During the years 1898—1905 Eliot was a day student at Saint Louis' Smith Academy, a preparatory school for Washington Univer­sity. Even this early Eliot was studying Lat­in, Greek, French and German. Then his parents sent him to Milton Academy near Boston where he spent the next school year. The years 1906—1909 were spent at Harvard where he earned his master's degree. In the 1910—1911 school year Eliot lived in Paris, doing some studying at the Sorbonne and some touring of the continent. He returned to Harvard in 1911.

When World War I started, he went to London and then to the uni­versity. In the summer of 1915, he married and after a short visit to the U.S. to meet with his family (not taking his wife) he took a few teaching jobs. He continued to work on his doctoral thesis, and in 1964 the thesis was finally published as "Knowledge and Experience in the Philosophy of F.H.Bradley".

Eliot made his life and literary career in Britain. Literary success came in 1915, he published his poem "The Love Song of J. Alfred Prufrock". In October 1922, Eliot published the long poem "The Waste Land", which became one of the principal examples of a new trend in English poetry and came to represent the disillusionment of the post-World War I generation.

In 1927 Eliot took British citizenship and converted to Anglicanism. Eliot's later work, following his conversion, is often but by no means exclusively religious in nature, but it also attempts to preserve historical English values which Eliot thought important. This period includes such works as "Ash Wednesday", "The Journey of the Magi", and "Four Quar­tets". Eliot considered "Four Quartets" to be his masterpiece, as it draws upon his vast knowledge of mysticism and philosophy.

Eliot's plays, mostly in verse, include "Murder in the Cathedral" (1935), "The Family Reunion" (1939), "The Cocktail Party" (1949), “The Confidental Clerk" (1953), "The Elder Statesman" (1958).

On November 4,1948, he was awarded the Nobel Prize in Literature “for his outstanding, pioneer contribution to present-day poetry".

Eliot's second marriage was happy though short.
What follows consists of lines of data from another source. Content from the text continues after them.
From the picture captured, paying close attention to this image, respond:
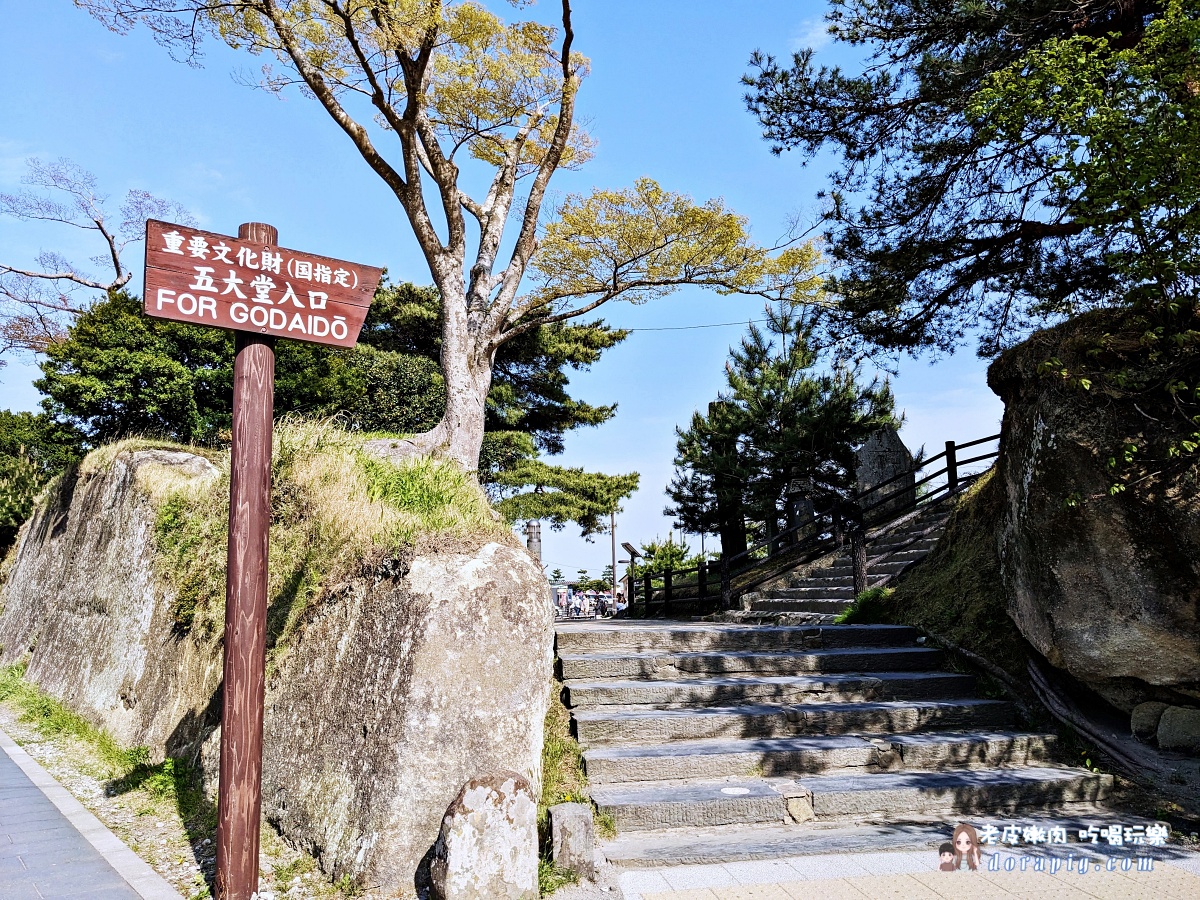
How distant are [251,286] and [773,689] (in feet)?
16.1

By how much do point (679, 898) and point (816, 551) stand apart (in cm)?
1181

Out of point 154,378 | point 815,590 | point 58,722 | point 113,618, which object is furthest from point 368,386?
point 815,590

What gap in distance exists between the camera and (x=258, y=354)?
4.29 meters

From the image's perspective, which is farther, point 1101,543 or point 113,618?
point 113,618

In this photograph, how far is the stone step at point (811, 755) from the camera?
522cm

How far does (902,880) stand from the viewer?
412 centimetres

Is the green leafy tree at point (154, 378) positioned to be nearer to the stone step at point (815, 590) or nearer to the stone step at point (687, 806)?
the stone step at point (815, 590)

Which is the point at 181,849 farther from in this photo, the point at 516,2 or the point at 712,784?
the point at 516,2

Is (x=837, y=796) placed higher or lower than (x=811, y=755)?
lower

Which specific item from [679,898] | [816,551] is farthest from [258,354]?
[816,551]

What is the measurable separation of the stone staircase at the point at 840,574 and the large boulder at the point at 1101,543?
12.0 feet

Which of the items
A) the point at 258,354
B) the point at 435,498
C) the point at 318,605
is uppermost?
the point at 258,354

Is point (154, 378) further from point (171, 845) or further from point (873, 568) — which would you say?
point (873, 568)

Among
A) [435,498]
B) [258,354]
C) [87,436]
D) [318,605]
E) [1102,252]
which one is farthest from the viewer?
[87,436]
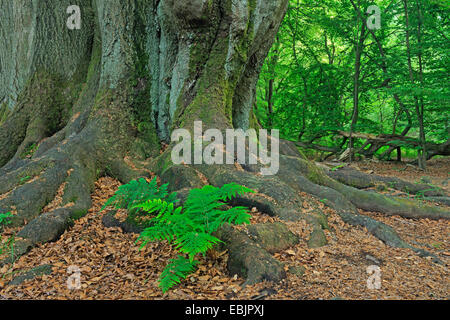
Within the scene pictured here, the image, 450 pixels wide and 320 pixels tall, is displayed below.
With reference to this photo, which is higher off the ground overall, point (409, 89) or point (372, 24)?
point (372, 24)

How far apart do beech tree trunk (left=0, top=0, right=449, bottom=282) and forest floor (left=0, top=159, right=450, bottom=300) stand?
244 millimetres

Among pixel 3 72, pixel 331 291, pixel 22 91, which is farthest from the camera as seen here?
pixel 3 72

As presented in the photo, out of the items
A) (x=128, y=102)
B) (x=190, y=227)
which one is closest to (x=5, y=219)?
(x=190, y=227)

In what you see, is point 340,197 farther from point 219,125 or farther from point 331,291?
point 331,291

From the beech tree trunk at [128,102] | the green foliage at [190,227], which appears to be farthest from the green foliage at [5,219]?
the green foliage at [190,227]

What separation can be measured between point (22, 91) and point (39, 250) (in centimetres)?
399

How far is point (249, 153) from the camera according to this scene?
15.0 ft

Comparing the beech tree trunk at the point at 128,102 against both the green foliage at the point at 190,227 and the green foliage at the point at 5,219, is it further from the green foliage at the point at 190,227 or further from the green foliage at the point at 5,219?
the green foliage at the point at 190,227

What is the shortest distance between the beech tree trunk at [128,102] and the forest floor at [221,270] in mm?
244

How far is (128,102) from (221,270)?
3546 mm

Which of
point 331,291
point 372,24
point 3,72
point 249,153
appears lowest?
point 331,291

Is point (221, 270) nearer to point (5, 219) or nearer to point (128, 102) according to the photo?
point (5, 219)

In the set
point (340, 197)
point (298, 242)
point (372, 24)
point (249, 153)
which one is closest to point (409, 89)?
point (372, 24)

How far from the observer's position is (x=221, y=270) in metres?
2.83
On January 10,1957 he married Valerie Fletcher. Valerie was 38 years younger than her husband and the years of her widowhood have been spend preserving his legасу; she has edited and annotated "The Letters of T.S. Eliot".
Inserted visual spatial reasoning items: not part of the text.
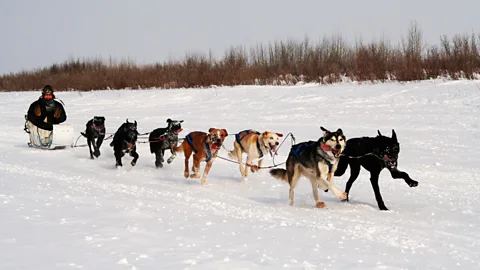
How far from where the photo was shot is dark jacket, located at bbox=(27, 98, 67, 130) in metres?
10.9

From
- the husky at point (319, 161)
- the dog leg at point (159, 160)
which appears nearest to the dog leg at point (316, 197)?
the husky at point (319, 161)

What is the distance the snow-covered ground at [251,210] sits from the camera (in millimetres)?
3988

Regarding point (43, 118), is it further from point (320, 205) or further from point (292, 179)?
point (320, 205)

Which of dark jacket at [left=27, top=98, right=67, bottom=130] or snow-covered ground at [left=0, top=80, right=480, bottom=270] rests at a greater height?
dark jacket at [left=27, top=98, right=67, bottom=130]

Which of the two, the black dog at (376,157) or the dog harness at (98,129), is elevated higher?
the dog harness at (98,129)

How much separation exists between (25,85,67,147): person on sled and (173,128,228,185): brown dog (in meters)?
3.96

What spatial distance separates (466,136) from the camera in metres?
10.1

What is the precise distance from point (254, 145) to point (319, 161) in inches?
85.1

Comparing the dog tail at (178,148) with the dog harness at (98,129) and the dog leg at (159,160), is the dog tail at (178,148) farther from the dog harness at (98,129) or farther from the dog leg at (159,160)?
the dog harness at (98,129)

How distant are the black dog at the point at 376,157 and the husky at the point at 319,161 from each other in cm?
32

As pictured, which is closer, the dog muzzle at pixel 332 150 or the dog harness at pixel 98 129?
the dog muzzle at pixel 332 150

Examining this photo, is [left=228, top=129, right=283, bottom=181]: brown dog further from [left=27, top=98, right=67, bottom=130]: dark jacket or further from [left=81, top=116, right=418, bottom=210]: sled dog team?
[left=27, top=98, right=67, bottom=130]: dark jacket

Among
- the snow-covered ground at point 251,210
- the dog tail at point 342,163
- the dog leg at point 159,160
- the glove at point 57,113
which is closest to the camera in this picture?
the snow-covered ground at point 251,210

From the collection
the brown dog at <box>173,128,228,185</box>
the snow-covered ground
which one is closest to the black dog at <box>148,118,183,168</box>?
the snow-covered ground
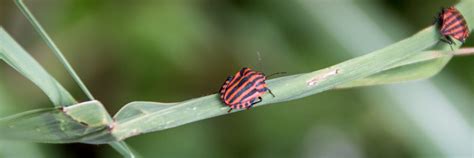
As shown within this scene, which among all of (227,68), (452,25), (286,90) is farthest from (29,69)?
(227,68)

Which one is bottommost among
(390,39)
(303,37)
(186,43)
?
(390,39)

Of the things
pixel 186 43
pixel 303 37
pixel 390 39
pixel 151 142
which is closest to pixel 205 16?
pixel 186 43

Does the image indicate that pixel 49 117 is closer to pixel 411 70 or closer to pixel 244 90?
pixel 244 90

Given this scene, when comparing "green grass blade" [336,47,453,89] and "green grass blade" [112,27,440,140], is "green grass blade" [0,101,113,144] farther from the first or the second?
"green grass blade" [336,47,453,89]

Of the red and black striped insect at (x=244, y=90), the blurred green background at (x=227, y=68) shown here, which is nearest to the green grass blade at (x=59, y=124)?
the red and black striped insect at (x=244, y=90)

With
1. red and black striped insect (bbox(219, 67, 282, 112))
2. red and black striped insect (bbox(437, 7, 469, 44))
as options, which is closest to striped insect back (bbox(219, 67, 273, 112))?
red and black striped insect (bbox(219, 67, 282, 112))

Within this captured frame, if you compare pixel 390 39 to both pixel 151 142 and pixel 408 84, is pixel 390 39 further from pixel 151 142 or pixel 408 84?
pixel 151 142
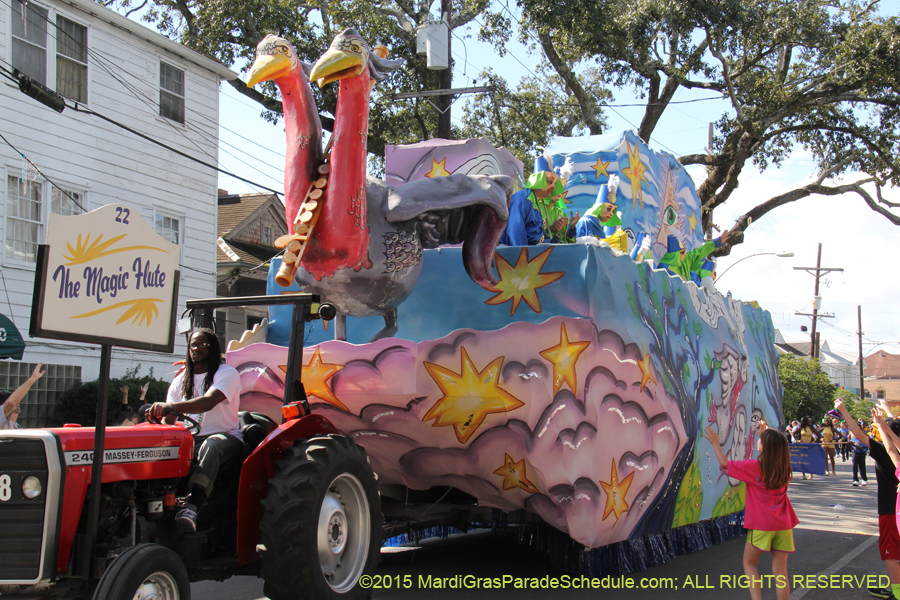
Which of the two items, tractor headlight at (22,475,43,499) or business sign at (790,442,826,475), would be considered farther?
business sign at (790,442,826,475)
Eliot died of emphysema in London on January 4, 1965. For many years he had health problems due to his heavy smoking. After his death, his body was cremated and, according to Eliot's wishes, the ashes taken to St Michael's Church in East Coker, the village from which Eliot's ancestors emigrated to America. On the second anniversary of his death a large stone placed on the floor of Poets' Corner in London's Westminster Abbey was dedicated to Eliot.